### What the task asks
All of the data should be copied exactly, with the pictures left out.

Records from a data collection
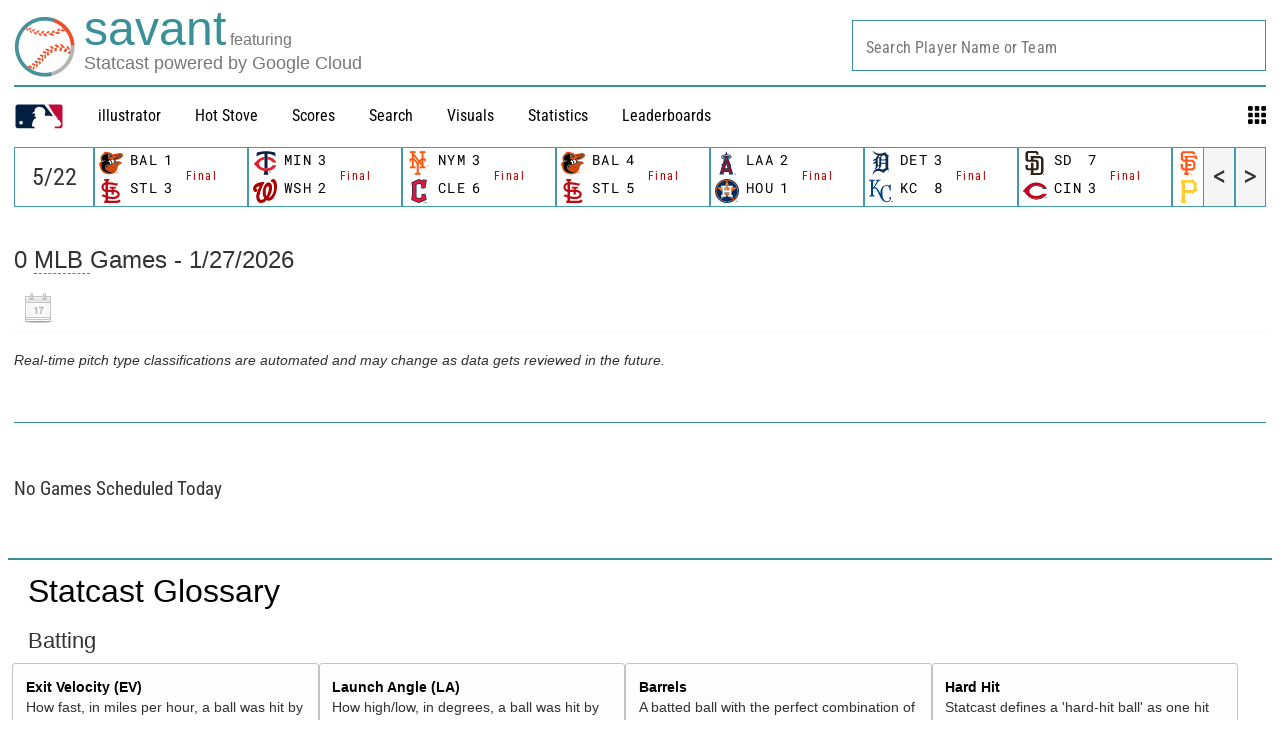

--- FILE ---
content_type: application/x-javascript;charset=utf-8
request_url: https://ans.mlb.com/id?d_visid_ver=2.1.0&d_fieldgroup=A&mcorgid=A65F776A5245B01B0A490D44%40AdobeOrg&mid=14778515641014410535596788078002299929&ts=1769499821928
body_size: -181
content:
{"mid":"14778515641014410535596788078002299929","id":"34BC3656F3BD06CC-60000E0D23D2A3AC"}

### Response to the task
--- FILE ---
content_type: application/x-javascript;charset=utf-8
request_url: https://ans.mlb.com/id?d_visid_ver=2.1.0&d_fieldgroup=A&mcorgid=A65F776A5245B01B0A490D44%40AdobeOrg&mid=14778515641014410535596788078002299929&ts=1769499821928
body_size: -181
content:
{"mid":"14778515641014410535596788078002299929","id":"34BC3656F3BD06CC-60000E0D23D2A3AC"}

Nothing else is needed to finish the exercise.